And why dismiss so casually the argument that running the code used to generate a paper's result provides no actual independent verification of that result? How does running the same buggy code and getting the same buggy result help anyone?
Or as expressed at RealClimate:
First, the practical scientific issues. Consider, for example, the production of key observational climate data sets. While replicability is a vital component of the enterprise, this is not the same thing as simply repetition. It is independent replication that counts far more towards acceptance of a result than merely demonstrating that given the same assumptions, the same input, and the same code, somebody can get the same result. It is far better to have two independent ice core isotope records from Summit in Greenland than it is to see the code used in the mass spectrometer in one of them. Similarly, it is better to have two (or three or four) independent analyses of the surface temperature station data showing essentially the same global trends than it is to see the code for one of them. Better that an ocean sediment core corroborates a cave record than looking at the code that produced the age model. Our point is not that the code is not useful, but that this level of replication is not particularly relevant to the observational sciences.

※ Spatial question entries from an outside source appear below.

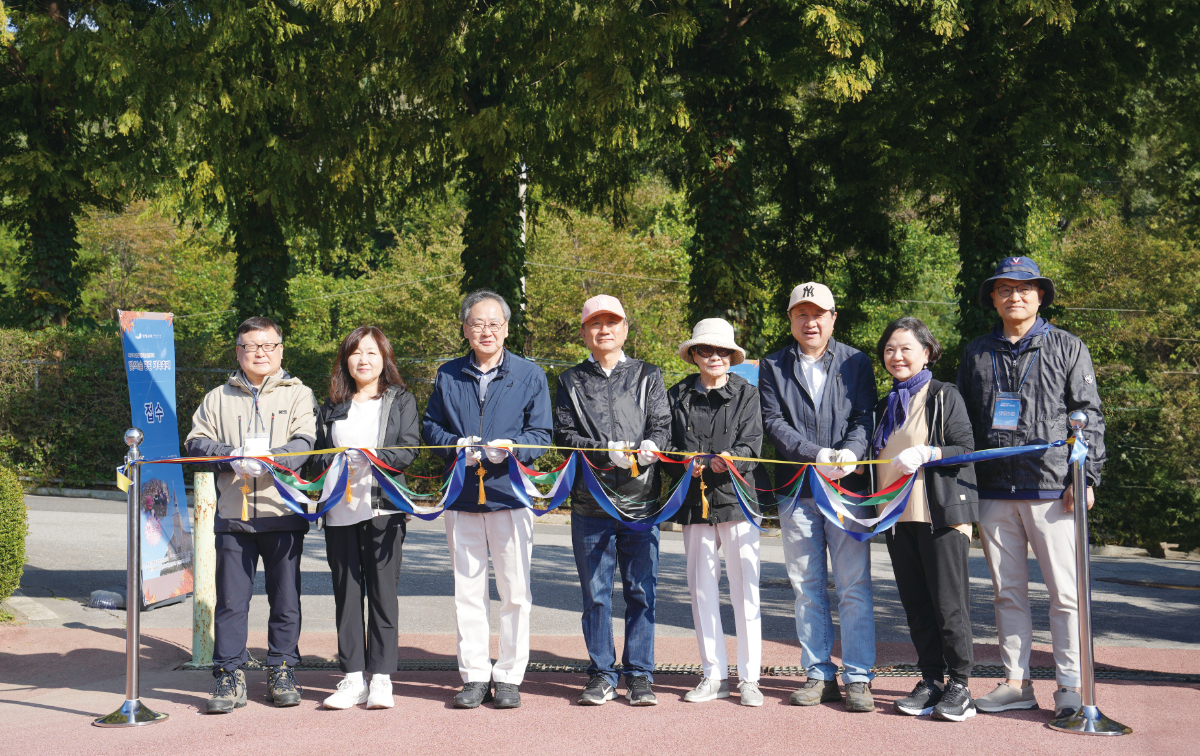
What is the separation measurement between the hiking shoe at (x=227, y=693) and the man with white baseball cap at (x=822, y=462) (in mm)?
2932

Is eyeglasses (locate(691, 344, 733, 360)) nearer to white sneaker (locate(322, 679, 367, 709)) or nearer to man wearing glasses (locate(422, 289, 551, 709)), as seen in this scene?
man wearing glasses (locate(422, 289, 551, 709))

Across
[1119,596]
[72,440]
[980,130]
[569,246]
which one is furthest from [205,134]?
[569,246]

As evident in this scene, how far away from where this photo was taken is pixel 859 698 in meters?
4.82

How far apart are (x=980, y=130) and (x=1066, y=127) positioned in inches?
35.0

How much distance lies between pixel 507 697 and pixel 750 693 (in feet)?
4.19

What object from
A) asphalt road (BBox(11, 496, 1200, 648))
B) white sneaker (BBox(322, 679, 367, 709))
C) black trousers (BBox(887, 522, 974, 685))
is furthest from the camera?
asphalt road (BBox(11, 496, 1200, 648))

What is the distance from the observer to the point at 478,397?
205 inches

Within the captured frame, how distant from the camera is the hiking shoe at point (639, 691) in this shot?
16.2 ft

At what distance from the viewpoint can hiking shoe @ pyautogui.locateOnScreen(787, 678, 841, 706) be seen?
4.92 m

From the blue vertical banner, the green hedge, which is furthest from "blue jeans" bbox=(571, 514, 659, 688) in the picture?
the green hedge

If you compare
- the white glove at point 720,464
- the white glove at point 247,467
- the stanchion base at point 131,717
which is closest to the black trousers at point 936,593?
the white glove at point 720,464

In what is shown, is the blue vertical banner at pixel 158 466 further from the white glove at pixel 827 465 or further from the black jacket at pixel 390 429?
the white glove at pixel 827 465

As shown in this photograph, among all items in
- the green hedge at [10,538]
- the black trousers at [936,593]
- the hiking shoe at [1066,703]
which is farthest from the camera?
the green hedge at [10,538]

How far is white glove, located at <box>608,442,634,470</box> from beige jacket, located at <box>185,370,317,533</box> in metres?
1.67
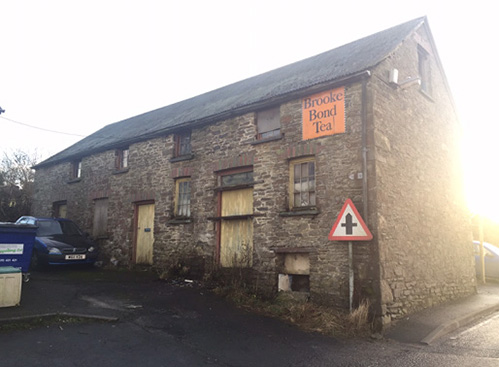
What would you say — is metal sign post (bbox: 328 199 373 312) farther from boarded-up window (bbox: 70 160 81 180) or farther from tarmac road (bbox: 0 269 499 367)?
boarded-up window (bbox: 70 160 81 180)

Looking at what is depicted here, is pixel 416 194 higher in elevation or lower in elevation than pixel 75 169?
lower

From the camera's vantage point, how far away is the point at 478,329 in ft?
25.2

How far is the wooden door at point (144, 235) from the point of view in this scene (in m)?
12.9

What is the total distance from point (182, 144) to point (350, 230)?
6.96 m

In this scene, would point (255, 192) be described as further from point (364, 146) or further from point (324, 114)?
point (364, 146)

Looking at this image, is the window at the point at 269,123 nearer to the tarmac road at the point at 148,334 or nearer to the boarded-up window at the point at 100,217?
the tarmac road at the point at 148,334

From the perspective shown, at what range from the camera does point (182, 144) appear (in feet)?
41.5

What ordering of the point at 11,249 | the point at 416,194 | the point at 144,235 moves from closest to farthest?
1. the point at 11,249
2. the point at 416,194
3. the point at 144,235

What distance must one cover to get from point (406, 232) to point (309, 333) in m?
3.57

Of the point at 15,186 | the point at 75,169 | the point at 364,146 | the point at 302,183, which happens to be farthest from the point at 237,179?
the point at 15,186

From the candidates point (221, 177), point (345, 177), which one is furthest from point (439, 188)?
point (221, 177)

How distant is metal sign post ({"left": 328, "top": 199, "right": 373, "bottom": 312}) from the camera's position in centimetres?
743

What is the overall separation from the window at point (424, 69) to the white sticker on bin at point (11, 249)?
11110 mm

This argument strikes me as bogus. It comes down to something like "we should protect other scientists from themselves by not giving them code that they might run; by not releasing code we are ensuring that the scientific method is followed".
Imagine the situation where a scientist runs someone else's code on the data that person released and gets the same result. Clearly, they have done no science. All they have done is the simplest verification that the original scientist didn't screw up in their methods. That person has not used the scientific method, they have not independently verified the results and their work is close to useless.
Is this enough to argue that the code should have been closed in the first place?
I can't see that it is. No one's going to be able to publish a paper saying "I ran X's code and it works", it would never get through peer review and isn't scientific.
To return to the first quote above, running someone else's buggy code proves nothing. But in hiding the buggy code you've lost the valuable situation where someone can verify that the code was good in the first place. Just look at the effort I went to do discover the code error in CRUTEM (which, ironically, is a 'key observational climate data sets' to use RealClimate's words).
1. It can be used by others for other work. For example, good code can form part of a library of code that is used to improve or speedup science.
2. The algorithm in a paper can be quickly checked against the implementation to ensure that the results being generated are correct. For example, the CRUTEM error I found could have been quickly eliminated by access to the paper and source code at the same time.
3. Releasing code has a psychological effect which will improve its quality. This will lead to fewer errors on the part of scientists who rely on computer methods.